Накопило. И очень даже предостаточно. И в подлинной науке, и в подлинном искусстве, и в подлинно [312] человеческой нравственности этот опыт достаточно ясно осознало. Можно и нужно судить тут самыми высокими критериями. Не то поздно будет.
А тот, кто напускает дым вокруг основных понятий человеческого существования и старается убедить всех, что «красота» — это чисто условная фикция, что никаких границ, отделяющих ее от отвратного и уродливого безобразия, прочертить нельзя и что надо поэтому поклониться всем идолищам поганым, буде они наречены «красотой» теоретизирующими модниками, делает дело очень недоброе и вовсе не истину вещает…
Развитое чувство подлинной красоты не раздумывая отталкивает от себя такие образы, которые продуцирует псевдонаука, то есть наука, лишенная гуманистической нацеленности и даже хвастающая своим «бессердечием и трезвостью». И оно это делать вправе. Даже в том случае, если эта полунаука выступает в облачении «современной» и хочет заставить человека видеть «подлинную красоту» в холодных кибернетических чудищах и тому подобных измышлениях зарвавшейся полунаучной фантазии, мечтающей во что бы то ни стало без остатка «математизировать» мир и человека, претендующей на то, что она может «вычислить» гораздо более совершенный облик грядущего, чем всякое там «гуманистическое искусство», архаически-вредная «лирика».
Красота не желает иметь дело с этой «истиной» потому, что на самом-то деле это вовсе не истина, хотя она и кажется таковой, а только ее суррогат, пусть даже и самый «современный».
Флиртовать с этой «истиной» способна только мнимая, копеечная, продажная красота, очень нетребовательная красотка с бульвара.
На всё это мне могут сказать: Истина, Добро, Красота, Человек с большой буквы… Не есть ли это абстрактный гуманизм, тот самый нехороший вид гуманизма, который всё превращает в общие фразы?
Спора нет, в науке приходится восходить от абстрактного к конкретному. Так что сначала, хочешь не хочешь, а приходится обрисовывать самые абстрактные контуры проблемы. И именно для того, чтобы в конце концов ухватить в понятиях «конкретное».
Поскольку на абстракциях действительно останавливаться не следует, попробуем в свете сказанного рассмотреть не только «конкретный», но даже наиконкретнейший случай, имеющий к разговору отношение. [313] А именно — тот клинический случай, когда человек вдруг начинает отражаться в зеркале искусства в виде… консервной банки.

> Исходные данные:
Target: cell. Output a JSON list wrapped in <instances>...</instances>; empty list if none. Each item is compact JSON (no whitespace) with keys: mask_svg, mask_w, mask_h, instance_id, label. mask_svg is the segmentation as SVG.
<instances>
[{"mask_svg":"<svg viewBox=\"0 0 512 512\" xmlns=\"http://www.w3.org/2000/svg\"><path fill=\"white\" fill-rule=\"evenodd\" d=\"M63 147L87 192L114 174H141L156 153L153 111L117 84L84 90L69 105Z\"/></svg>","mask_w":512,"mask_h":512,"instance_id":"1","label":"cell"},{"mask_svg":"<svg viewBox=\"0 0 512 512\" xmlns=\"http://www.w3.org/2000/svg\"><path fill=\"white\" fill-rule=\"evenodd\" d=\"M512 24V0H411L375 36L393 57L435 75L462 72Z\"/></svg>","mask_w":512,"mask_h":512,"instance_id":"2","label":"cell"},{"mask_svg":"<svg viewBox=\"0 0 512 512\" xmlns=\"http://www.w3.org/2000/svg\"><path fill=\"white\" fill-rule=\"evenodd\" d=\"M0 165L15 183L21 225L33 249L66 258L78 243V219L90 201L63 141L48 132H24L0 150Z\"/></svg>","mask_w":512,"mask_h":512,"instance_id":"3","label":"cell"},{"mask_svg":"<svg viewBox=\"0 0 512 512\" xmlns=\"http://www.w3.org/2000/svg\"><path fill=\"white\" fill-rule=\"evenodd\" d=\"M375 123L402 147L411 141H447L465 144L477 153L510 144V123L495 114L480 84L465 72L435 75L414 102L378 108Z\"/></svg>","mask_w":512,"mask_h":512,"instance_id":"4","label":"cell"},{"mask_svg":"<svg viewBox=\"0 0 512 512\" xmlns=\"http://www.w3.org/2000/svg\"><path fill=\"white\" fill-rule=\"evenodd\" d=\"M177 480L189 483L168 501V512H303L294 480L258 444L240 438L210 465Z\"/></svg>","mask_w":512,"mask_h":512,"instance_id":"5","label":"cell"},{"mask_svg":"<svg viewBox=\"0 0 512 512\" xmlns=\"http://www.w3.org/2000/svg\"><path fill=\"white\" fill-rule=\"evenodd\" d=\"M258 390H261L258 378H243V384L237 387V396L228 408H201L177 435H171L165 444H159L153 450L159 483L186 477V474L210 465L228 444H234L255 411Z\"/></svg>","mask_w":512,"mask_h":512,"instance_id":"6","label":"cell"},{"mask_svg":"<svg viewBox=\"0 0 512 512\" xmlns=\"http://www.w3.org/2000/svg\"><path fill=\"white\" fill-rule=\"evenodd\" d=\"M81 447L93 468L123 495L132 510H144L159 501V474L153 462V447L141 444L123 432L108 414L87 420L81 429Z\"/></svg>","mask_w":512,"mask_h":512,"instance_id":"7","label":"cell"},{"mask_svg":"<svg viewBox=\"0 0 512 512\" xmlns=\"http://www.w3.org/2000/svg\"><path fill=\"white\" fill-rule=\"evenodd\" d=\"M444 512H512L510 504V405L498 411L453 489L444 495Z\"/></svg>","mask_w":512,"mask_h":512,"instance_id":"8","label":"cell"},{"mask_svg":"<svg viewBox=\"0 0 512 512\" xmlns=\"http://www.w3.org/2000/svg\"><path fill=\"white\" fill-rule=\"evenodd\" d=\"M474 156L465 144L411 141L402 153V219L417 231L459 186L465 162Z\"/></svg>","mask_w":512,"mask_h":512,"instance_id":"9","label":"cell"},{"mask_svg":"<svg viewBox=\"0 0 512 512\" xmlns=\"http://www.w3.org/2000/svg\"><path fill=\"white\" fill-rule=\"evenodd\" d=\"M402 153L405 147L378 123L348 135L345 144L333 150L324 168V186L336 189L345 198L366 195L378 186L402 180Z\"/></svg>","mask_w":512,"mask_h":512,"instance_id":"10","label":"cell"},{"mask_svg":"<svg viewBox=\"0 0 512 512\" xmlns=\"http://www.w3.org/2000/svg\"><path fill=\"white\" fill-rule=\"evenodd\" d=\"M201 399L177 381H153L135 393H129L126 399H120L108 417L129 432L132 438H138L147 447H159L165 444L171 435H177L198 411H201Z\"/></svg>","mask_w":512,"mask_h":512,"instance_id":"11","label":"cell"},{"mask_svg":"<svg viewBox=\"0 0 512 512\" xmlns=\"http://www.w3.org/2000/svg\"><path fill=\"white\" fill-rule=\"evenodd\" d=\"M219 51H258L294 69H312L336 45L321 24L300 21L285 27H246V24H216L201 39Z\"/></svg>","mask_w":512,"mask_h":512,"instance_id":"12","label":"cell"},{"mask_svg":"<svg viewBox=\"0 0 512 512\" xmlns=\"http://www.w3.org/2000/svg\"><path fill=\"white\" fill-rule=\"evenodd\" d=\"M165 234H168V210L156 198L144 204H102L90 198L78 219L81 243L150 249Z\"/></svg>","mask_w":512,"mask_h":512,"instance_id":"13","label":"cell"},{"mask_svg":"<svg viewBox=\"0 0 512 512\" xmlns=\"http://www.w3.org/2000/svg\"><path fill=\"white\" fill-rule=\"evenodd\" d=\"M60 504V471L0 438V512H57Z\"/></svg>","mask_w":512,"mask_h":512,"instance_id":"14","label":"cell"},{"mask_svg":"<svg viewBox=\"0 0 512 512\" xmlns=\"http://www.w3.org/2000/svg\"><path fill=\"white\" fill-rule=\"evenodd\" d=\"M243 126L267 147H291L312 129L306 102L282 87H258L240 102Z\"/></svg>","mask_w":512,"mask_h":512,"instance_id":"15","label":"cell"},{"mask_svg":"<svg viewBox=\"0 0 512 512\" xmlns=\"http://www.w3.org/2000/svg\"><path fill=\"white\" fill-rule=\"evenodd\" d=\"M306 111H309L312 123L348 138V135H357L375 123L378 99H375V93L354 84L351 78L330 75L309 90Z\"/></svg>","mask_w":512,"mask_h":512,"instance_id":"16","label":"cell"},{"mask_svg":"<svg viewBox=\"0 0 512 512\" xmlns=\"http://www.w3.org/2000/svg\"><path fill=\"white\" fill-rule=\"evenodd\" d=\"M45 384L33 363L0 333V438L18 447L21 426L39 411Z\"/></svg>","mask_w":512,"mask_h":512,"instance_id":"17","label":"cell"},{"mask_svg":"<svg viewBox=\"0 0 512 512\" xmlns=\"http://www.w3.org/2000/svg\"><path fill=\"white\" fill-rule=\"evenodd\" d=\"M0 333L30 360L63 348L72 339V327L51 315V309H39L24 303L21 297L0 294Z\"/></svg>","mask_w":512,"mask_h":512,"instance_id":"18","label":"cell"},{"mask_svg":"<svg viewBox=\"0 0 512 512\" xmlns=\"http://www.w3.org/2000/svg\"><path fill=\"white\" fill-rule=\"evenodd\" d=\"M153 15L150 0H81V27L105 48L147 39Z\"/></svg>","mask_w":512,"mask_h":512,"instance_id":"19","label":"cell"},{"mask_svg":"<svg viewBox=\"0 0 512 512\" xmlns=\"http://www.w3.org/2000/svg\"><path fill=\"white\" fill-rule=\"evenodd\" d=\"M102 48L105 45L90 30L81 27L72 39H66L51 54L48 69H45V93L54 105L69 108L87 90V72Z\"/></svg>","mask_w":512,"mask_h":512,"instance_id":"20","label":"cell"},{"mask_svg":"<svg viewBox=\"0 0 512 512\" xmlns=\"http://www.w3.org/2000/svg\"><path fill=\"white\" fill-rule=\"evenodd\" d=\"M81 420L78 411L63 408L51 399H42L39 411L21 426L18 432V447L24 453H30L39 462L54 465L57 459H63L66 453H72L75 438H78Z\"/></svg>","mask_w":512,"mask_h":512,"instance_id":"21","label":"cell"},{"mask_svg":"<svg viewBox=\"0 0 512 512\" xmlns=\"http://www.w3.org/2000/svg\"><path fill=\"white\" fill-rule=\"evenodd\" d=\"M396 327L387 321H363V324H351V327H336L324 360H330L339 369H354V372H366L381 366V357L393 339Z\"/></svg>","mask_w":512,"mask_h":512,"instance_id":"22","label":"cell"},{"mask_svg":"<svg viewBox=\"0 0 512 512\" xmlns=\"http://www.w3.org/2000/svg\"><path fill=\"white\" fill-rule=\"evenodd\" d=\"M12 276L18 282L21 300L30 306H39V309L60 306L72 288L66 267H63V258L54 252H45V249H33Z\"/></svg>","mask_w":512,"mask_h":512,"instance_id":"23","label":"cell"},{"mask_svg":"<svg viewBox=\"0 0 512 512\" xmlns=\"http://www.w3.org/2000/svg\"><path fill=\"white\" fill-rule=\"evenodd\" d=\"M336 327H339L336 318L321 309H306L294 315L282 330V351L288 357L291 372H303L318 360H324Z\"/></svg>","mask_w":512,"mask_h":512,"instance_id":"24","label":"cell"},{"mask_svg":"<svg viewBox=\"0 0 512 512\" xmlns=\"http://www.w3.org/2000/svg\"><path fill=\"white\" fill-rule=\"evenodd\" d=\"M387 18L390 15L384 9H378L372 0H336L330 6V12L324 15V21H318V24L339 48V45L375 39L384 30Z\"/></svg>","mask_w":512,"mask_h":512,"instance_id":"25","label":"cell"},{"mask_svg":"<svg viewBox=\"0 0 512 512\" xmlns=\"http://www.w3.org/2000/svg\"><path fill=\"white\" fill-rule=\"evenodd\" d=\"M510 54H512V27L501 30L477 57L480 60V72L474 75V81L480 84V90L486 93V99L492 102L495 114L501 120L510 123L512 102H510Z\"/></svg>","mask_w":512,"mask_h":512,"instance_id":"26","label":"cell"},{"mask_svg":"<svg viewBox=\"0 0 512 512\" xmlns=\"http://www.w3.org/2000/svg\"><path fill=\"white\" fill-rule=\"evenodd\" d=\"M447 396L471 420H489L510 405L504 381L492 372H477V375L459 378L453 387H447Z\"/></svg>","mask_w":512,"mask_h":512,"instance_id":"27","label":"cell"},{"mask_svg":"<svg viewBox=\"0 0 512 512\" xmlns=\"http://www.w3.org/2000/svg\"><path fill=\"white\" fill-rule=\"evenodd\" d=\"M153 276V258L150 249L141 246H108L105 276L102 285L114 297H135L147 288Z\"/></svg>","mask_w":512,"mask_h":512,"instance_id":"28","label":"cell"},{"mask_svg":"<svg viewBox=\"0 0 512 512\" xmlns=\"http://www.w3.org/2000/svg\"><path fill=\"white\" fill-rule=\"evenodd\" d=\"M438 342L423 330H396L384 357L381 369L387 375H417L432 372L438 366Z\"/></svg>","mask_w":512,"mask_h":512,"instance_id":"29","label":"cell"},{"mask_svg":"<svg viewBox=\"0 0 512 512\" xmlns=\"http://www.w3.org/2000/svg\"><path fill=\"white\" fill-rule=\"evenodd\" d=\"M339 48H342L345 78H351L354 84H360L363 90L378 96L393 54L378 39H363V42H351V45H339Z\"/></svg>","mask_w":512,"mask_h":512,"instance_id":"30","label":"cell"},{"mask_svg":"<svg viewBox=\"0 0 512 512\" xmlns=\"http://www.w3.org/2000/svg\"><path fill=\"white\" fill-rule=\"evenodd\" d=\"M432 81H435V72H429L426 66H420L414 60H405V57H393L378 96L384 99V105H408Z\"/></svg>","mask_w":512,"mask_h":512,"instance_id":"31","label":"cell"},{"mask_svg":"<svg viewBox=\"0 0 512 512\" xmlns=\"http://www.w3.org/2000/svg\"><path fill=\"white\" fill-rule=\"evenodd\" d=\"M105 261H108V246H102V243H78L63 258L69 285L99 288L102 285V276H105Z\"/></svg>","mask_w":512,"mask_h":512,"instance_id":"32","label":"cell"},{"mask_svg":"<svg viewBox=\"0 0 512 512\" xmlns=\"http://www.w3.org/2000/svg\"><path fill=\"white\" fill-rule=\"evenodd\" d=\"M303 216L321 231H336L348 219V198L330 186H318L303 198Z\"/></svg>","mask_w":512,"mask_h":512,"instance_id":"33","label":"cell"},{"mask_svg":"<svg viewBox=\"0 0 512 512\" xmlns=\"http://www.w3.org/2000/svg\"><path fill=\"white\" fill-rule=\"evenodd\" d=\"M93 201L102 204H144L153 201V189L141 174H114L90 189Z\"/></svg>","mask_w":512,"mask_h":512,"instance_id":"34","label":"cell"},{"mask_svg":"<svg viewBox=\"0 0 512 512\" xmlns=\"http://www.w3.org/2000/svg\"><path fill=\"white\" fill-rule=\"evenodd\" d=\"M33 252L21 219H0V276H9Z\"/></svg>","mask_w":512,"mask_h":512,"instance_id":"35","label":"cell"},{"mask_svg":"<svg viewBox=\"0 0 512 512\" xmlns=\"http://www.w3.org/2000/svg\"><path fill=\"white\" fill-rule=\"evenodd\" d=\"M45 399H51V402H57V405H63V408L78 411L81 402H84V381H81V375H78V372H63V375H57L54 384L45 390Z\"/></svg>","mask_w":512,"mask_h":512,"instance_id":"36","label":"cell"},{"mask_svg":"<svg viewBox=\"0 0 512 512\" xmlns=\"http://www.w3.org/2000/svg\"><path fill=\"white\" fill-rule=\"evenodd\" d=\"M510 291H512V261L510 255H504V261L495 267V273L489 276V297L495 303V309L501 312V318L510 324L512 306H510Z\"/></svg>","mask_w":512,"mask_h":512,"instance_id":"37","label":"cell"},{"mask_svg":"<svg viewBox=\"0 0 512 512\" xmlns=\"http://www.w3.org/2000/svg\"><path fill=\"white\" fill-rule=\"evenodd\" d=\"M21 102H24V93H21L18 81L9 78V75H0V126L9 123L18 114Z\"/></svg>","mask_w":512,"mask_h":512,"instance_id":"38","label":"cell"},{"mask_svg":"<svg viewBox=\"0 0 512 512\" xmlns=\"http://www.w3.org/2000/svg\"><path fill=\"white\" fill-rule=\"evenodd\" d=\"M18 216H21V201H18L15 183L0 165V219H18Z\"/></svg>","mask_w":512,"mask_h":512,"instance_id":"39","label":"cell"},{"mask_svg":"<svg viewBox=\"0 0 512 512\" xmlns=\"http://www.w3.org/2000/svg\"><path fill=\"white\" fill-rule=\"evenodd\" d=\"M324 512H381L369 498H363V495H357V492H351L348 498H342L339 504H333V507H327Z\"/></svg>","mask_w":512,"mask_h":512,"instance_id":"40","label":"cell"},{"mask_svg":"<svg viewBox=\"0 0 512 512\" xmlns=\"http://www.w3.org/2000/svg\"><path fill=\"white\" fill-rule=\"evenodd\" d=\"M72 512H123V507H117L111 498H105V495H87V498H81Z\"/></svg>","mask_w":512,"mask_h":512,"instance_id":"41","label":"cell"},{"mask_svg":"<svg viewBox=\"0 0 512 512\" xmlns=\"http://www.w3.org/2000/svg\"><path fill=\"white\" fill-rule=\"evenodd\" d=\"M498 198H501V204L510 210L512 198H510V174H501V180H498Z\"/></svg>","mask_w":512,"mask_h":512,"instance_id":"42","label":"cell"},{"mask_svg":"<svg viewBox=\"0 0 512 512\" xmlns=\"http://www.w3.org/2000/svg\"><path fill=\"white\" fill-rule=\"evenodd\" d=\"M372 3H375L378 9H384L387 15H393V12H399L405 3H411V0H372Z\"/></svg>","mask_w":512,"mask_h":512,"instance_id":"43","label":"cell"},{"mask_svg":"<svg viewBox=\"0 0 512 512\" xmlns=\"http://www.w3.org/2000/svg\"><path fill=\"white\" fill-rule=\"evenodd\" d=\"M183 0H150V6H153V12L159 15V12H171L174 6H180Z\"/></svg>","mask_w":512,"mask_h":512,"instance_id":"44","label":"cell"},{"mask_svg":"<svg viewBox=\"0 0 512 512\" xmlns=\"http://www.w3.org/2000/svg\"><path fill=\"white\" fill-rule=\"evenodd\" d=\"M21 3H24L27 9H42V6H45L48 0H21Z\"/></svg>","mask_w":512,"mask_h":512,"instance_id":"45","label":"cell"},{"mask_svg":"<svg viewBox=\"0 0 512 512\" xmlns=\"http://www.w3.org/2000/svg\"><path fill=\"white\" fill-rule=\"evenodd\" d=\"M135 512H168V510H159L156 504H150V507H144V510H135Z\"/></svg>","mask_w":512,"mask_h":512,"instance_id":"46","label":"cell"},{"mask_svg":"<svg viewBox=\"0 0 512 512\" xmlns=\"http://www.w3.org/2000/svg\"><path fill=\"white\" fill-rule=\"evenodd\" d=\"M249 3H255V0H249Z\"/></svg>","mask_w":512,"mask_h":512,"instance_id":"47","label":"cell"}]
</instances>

> Задания:
1) Выведите без изменений часть отрывка о красоте и истине, которая начинается словами «На всё это мне» и заканчивается словами «виде… консервной банки.».
2) Чем на самом деле является «истина», с которой красота не желает иметь дело, согласно отрывку о красоте и истине?
Данные не связаны с отрывком о красоте и истине.

> Ответы на задания:
1)
На всё это мне могут сказать: Истина, Добро, Красота, Человек с большой буквы… Не есть ли это абстрактный гуманизм, тот самый нехороший вид гуманизма, который всё превращает в общие фразы?
Спора нет, в науке приходится восходить от абстрактного к конкретному. Так что сначала, хочешь не хочешь, а приходится обрисовывать самые абстрактные контуры проблемы. И именно для того, чтобы в конце концов ухватить в понятиях «конкретное».
Поскольку на абстракциях действительно останавливаться не следует, попробуем в свете сказанного рассмотреть не только «конкретный», но даже наиконкретнейший случай, имеющий к разговору отношение. [313] А именно — тот клинический случай, когда человек вдруг начинает отражаться в зеркале искусства в виде… консервной банки.

2) Это не истина, а только ее суррогат, пусть даже и самый «современный».